Harvard Business Publishing recently reported on "The 10 Most Common Leadership Shortcomings." Below are five of the 10 shortcomings you can instantly avoid by improving your communication skills. Your leadership abilities (and your job) could depend on how effective you are at motivating and communicating with your team.

Lack of energy and enthusiasm

If you're not jazzed about what you're saying, how can you expect your listeners to be? Energy and enthusiasm can't be sparked by a melancholy leader. When you have a hard time getting pumped about a topic, you must trick your mind and use emotional transfer. Before you speak, use anything that can trigger (or anchor) a positive emotion. Listen to the Rocky theme song. Put pictures of your kids next to your notes. Watch your favorite "Family Guy" episode on Hulu. Use anything that makes you feel energized. Then, work on transferring your emotional state when you speak. Therefore, what you're saying comes from the words in your presentation, and how you are saying it comes from your emotional transference.

Lack of clear vision and direction

In "Field of Dreams" we heard, "If you build it, they will come." When it comes to leading a group, "If they see it, they will follow." Almost 90 percent of our brain's sensory input comes from visual stimuli. If you are able to clearly paint a picture of the goals you want to reach, your team instantly will see the future they are working towards. How will their day-to-day life be different (better) if they achieve the goal? How will the company change and improve? What feelings will they feel after the accomplishment? Be as clear and detailed as necessary.

Don't collaborate

Part of motivating a team is empowering them to take on more responsibilities. Successful collaboration requires good communication. Improve your collaboration skills by clearly defining the desired end result, develop and agree on processes and responsibilities, and ask for feedback, and communicate with all parties throughout the process.

Resist new ideas

Sometimes communicating is shutting up. Leading and motivating are not about dictating. As amazing, wonderful, and smart as you are, you don't have all the answers, but your team might. You may never learn the fantastic solutions your team has to offer if you keep talking. It's understandable that you don't want every meeting to be a lengthy brainstorming session. Therefore, you must remember to be structured in how you ask for ideas. Pose a problem, and allow everyone to jot down their ideas and then let each person suggest one of their best ideas. You can even go through a similar process via e-mail. This way you are not setting up unnecessary meetings. Your team will feel motivated and empowered knowing their ideas are heard. And when one of their ideas is used, you instantly increase your employee engagement and productivity.

Lack of interpersonal skills

While this is a very general statement, no one can deny that interpersonal skills play a big role in leadership abilities. Perception is key. If you are perceived as a grump, then your team will keep their distance and avoid conversations with you.

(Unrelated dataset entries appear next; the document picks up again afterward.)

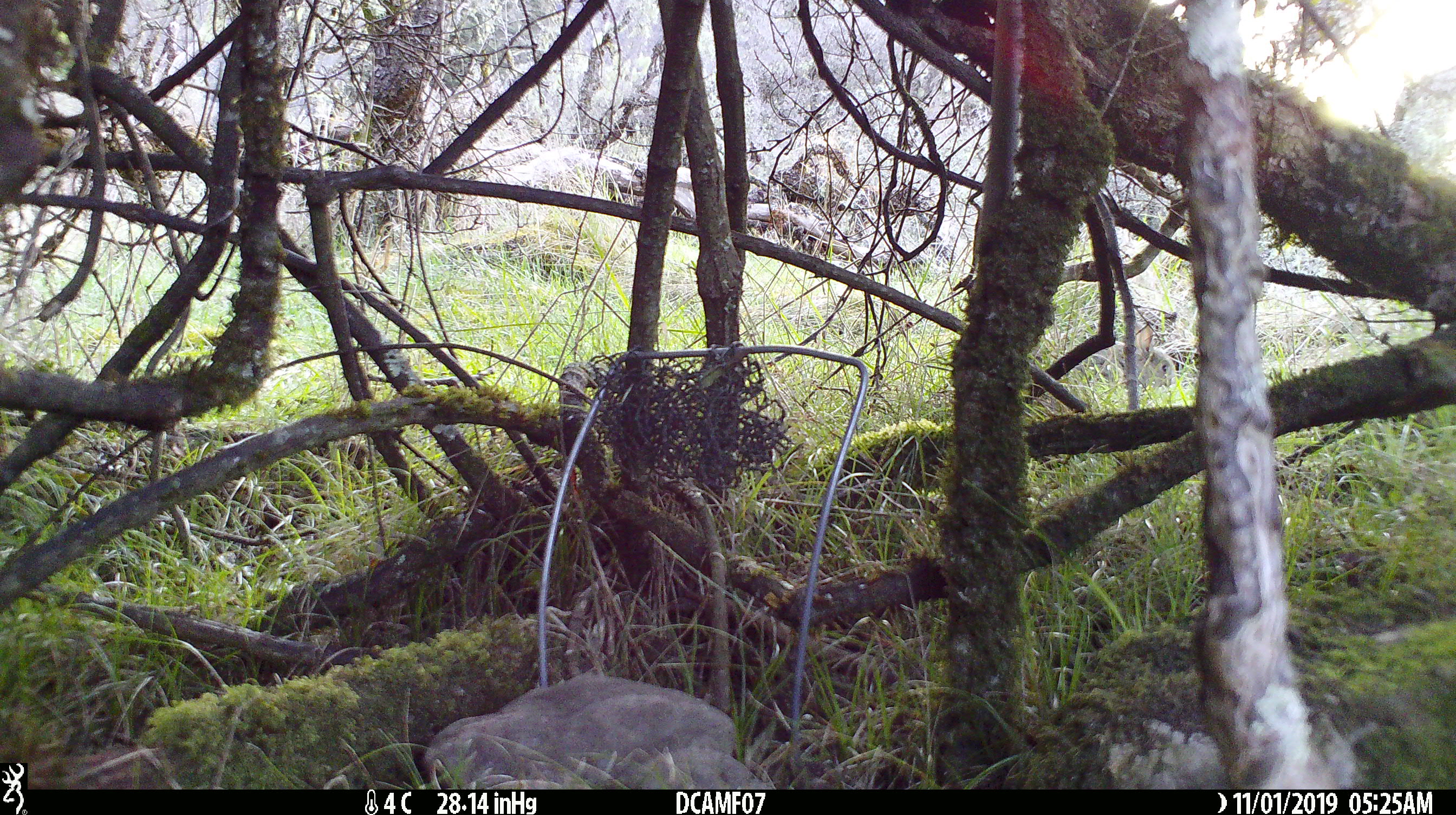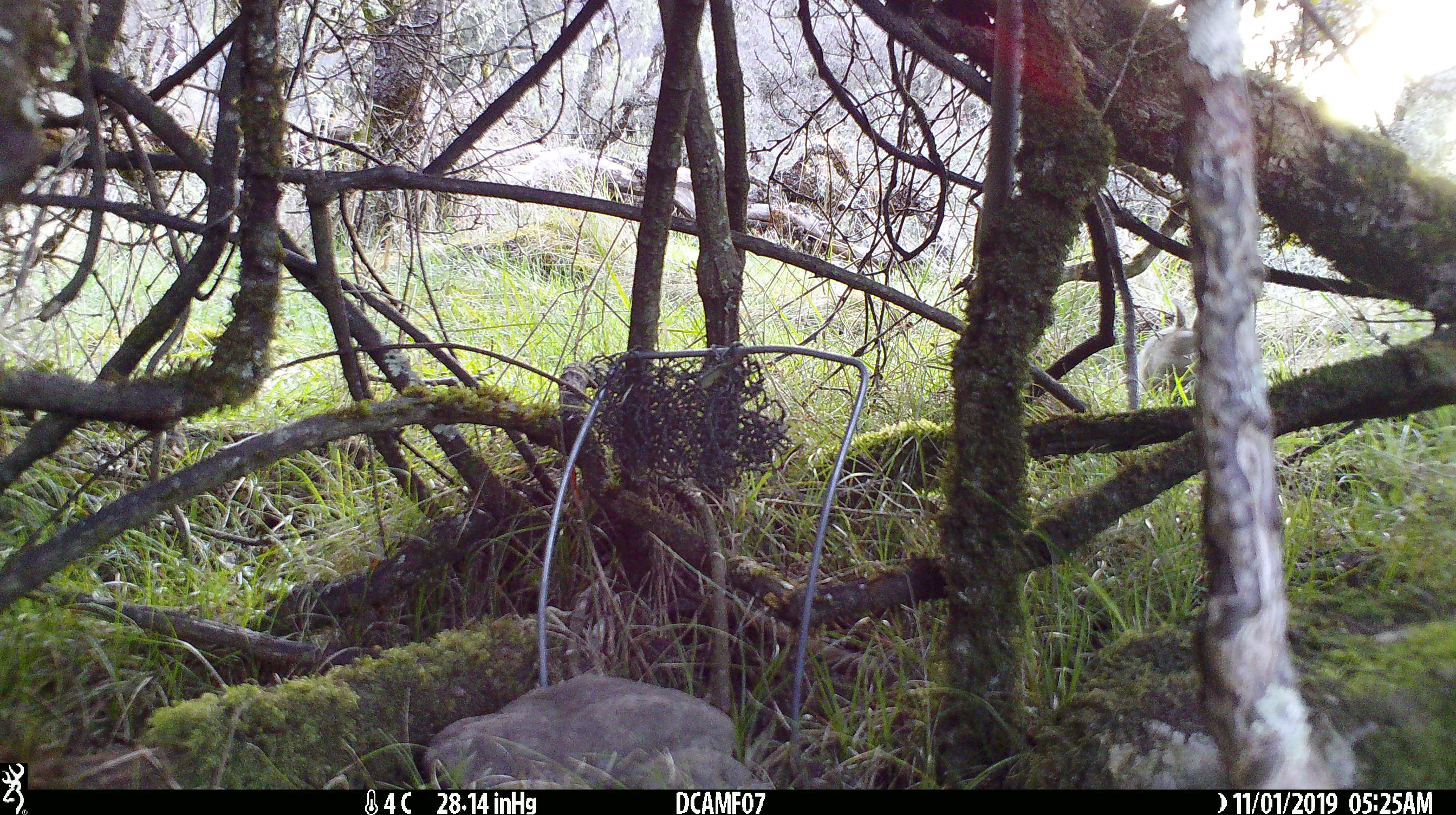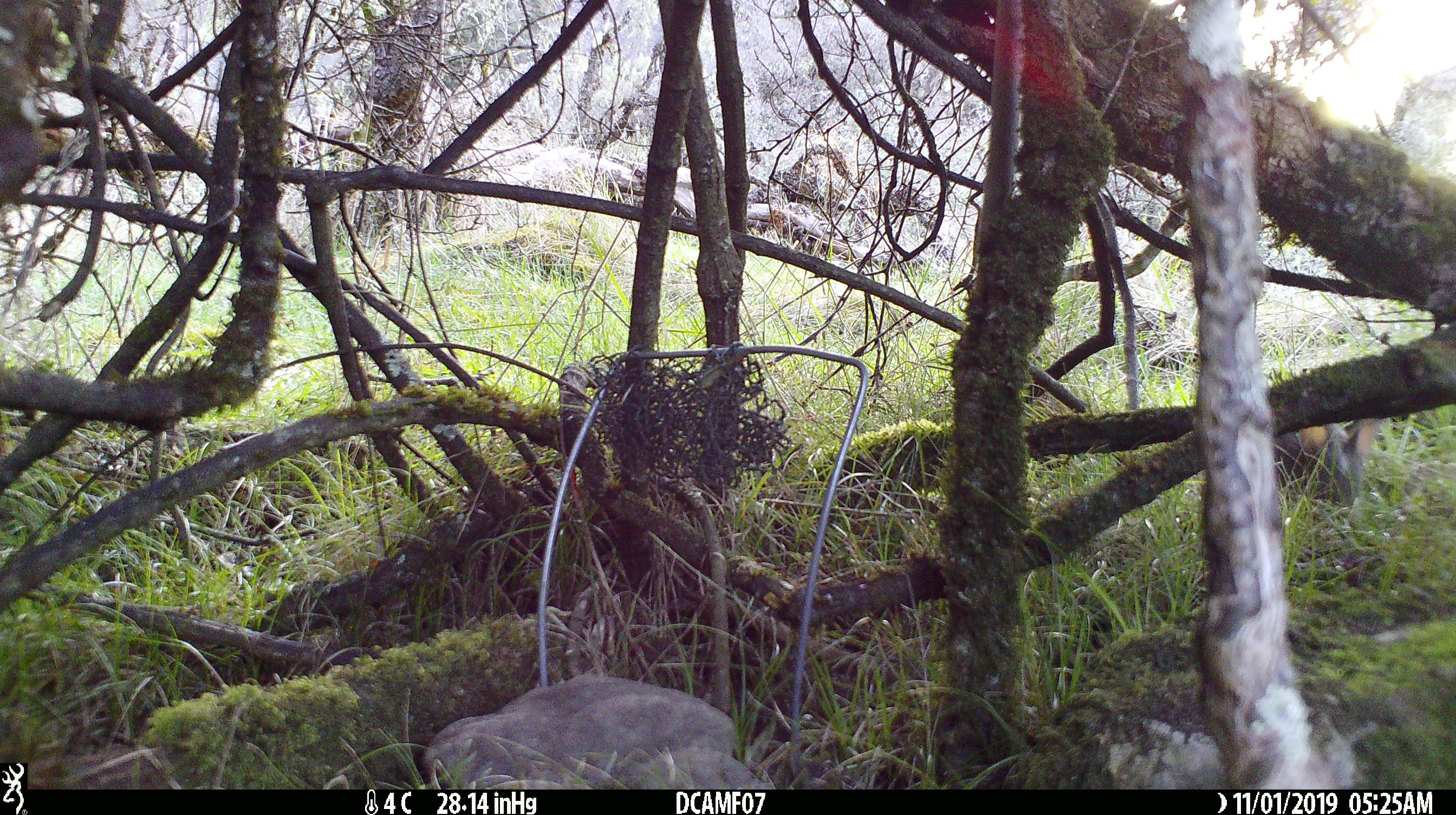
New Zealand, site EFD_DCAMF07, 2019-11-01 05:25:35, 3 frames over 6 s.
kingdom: Animalia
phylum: Chordata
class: Mammalia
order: Lagomorpha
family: Leporidae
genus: Oryctolagus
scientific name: Oryctolagus cuniculus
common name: european rabbit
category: rabbit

If you are perceived as welcoming and interested, then you probably will get more collaborative success out of your team members. In order to be perceived as relatable, practice keeping your body language open and engaged. Your team will feel closed off from you if you tend to lean back in your chair, cross your arms, and sit silently stone-faced. Instead, lean slightly forward with your hands above the desk. Smile slightly while listening and occasionally nod your head in acknowledgement. Your team will feel like you care and are giving them 100 percent of your attention, which is much better than the alternative.

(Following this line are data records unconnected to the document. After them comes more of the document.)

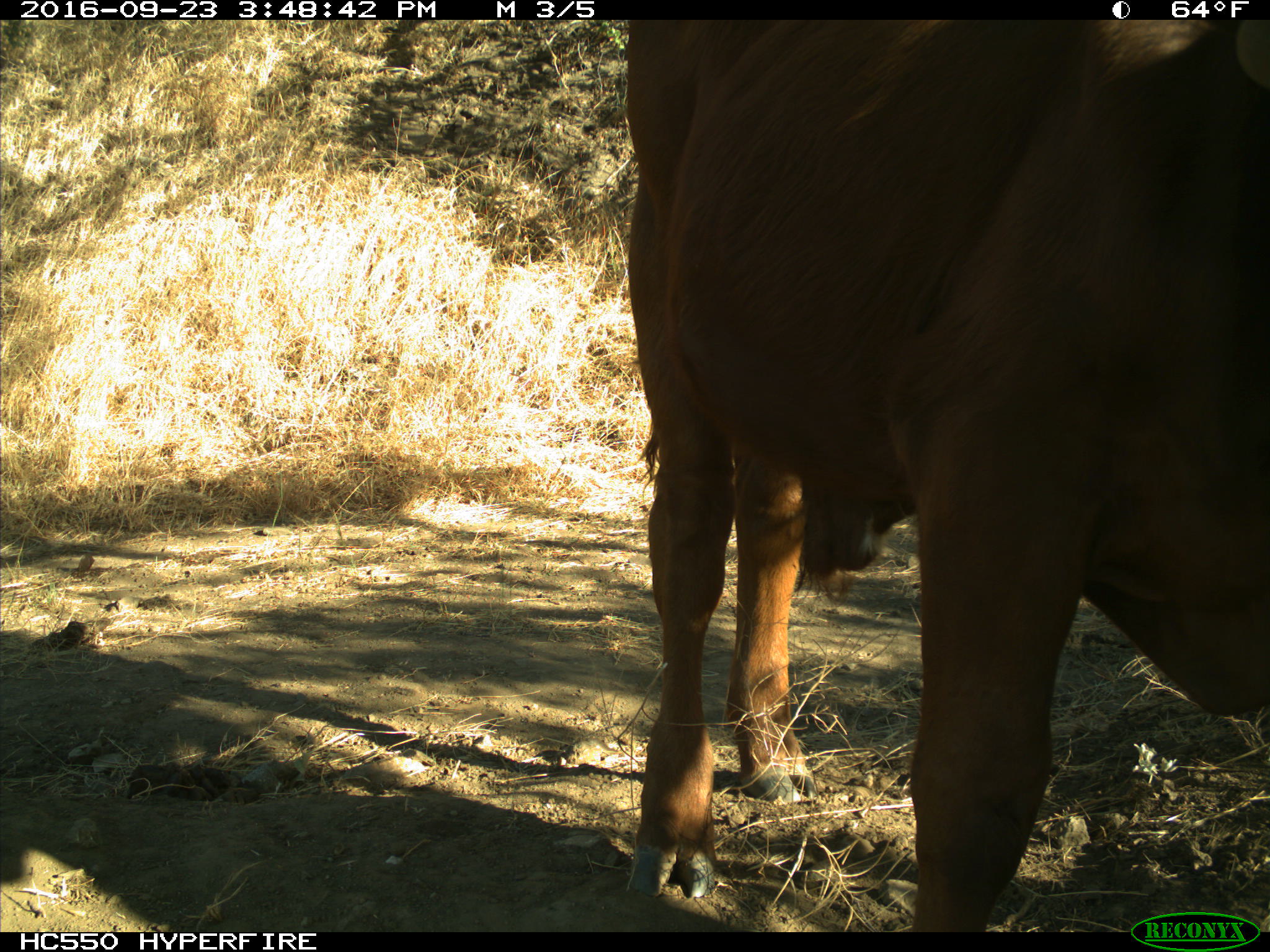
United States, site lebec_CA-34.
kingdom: Animalia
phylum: Chordata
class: Mammalia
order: Artiodactyla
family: Bovidae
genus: Bos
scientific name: Bos taurus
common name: domestic cow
Bos taurus (domestic cow).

You might be thinking, this is all fairly obvious information. Everyone knows to avoid these problems. Before you disregard this information, take a look at what the surveyors also discovered: "…the ineffective leaders we studied were often unaware they exhibited these behaviors. In fact, those who were rated most negatively rated themselves substantially more positively." In order to improve your leadership abilities, you need to check your ego at the door and routinely ask for honest feedback. Otherwise, you might be making detrimental mistakes and not even know it.